Voici des extraits de celui du 14 septembre 2017 :

« Le Barreau du Québec était informé depuis 2014 que des avocats avaient eu recours à des méthodes de sollicitation « dérangeantes », dès les premiers jours suivant la tragédie de Lac-Mégantic. En dépit de ces signaux d'alarme, il n'est pas intervenu. […]

Dans une lettre transmise au Barreau, un témoin des événements rapporte que des résidents « en pleurs » et « ne sachant plus quoi faire » se sentaient victimes de « harcèlement ». Des avocats visaient spécifiquement les familles endeuillées, à qui on promettait des millions si elles acceptaient d’engager des poursuites aux États-Unis, avertit la lettre obtenue par Radio-Canada.

Le Barreau, dont la mission première est la surveillance de l’exercice de la profession, reconnaît aujourd’hui ne pas avoir perçu le danger qui guettait les victimes au moment du drame.

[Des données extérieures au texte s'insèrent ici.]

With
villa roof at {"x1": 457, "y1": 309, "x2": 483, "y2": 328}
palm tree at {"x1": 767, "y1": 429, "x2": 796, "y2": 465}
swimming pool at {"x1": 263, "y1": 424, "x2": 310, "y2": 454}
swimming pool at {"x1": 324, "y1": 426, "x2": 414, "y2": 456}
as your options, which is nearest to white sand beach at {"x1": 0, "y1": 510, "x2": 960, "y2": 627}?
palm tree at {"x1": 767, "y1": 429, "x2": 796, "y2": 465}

« Personne, que ce soit la mairesse, que ce soit certains citoyens sinistrés ou endeuillés... On n’a pas eu de téléphone, pas eu de drapeau rouge des gens en disant : “on aurait besoin de vous” », explique l’ex-bâtonnière, Claudia Prémont.

Le Barreau n’a cependant pas été en mesure d’expliquer pourquoi les informations qui lui ont été transmises en 2014 n’ont pas eu de suite.
Un reportage d’Enquête a révélé, depuis, qu’une firme douteuse d’avocats du Texas aurait empoché de 10 à 15 millions de dollars d’honoraires, sans avoir accompli de travail juridique, dans la foulée du tragique accident ferroviaire qui a fait 47 morts et détruit le centre-ville de Lac-Mégantic, en Estrie.

L’homme derrière cette firme, Willie Garcia, a la réputation d’être l’un des plus grands « chasseurs d’ambulance » des États-Unis, une personne qui court les catastrophes afin de rechercher des victimes.